Reproducibility recommendations: Code structure

Recommendations on code structure to improve the reproducibility of your research

reproducibility

Author

Jelmer Poelstra

Published

September 29, 2025

1 Introduction

Have you struggled with R scripts whose size spins out of control, not being sure where items in your environment came from, or no longer being able to run the code in your script? Then, the recommendations that we’ll discuss in today’s Code Club session should come in handy.

We’ll cover a variety of best-practice techniques on how to structure your R scripts and Quarto (/ R Markdown) documents. In the text below, I will mostly refer to scripts, but these recommendations also apply to Quarto, sometimes in slightly modified form.
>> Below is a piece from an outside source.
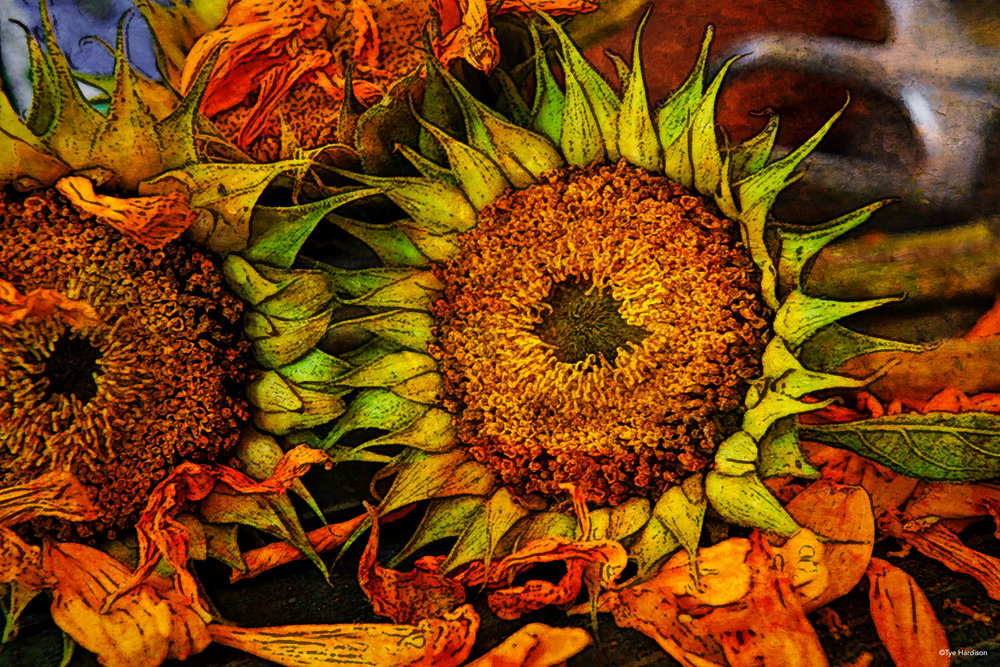 sunflowers-28-Edit.jpg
The recommendations are:

Use explanatory comments and divide your script into sections
Write self-contained scripts
Put the following at the top of your script:
- A comment describing the function of your script, and code to:
- Load packages
- Define input and output files
- Settings for your analysis
Don’t let your scripts get too long
Don’t repeat yourself – as in, don’t copy and paste blocks of code when you need to repeat an action

As we go through these recommendation, let’s have a scenario in mind where you are working on R code for your paper’s final figures.

Unlike usually in Code Club, most of the code on this page is not intended to be run by you – they are meant as illustrative examples.

2 Use comments and divide your script into sections

For future you and others who may read your code, make extensive use of comments to explain what your code does and why, e.g:

# Remove 3 outliers that were identified by XYZ:
data_filt <- data |> filter(sample_id %in% outliers)

# Turn `strawberry_line` into a factor to ensure proper ordering in the plots:
data <- data |> mutate(strawberry_line = factor(strawberry_line, levels = line_order))

In RStudio, you can use a special kind of comment to divide your code into sections:

# A: SETUP ---------------------------------------------------------------------
# This section will load packages and define input and output files.

# Step 1: load packages
# ...R code...

# B: DATA WRANGLING ------------------------------------------------------------
# This section will wrangle the miserably formatted data into a shape
# that can be used for plotting.

# Step 1: XYZ
# ...R code...

Adding 4 or more dashes (-) at the end of a comment line will make RStudio interpret it as a section header and:

Show an outline of your document if you click on the icon highlighted with a red arrow in the screenshot below:

*How to make RStudio show a document outline based on section headers.*

In the outline, allow you to click on the headers to navigate to that part of your script
Allow you to collapse sections by clicking on the little arrow icons in the margin:

*How to collapse sections. To expand the section again, click the blue box with the outward-facing arrows.*

3 Write self-contained scripts

3.1 You should be able to run your script in a fresh R environment

You should always be able to run the code in your script from start to finish, starting from a completely fresh (empty) R environment. This means that your script should never use, for example:

R objects that were not created by it
Packages that were not loaded by it
Custom functions that were not created or loaded by it

In other words, your script should never just “continue on” from another script, or assume that packages have been loaded beforehand/elsewhere, and so on.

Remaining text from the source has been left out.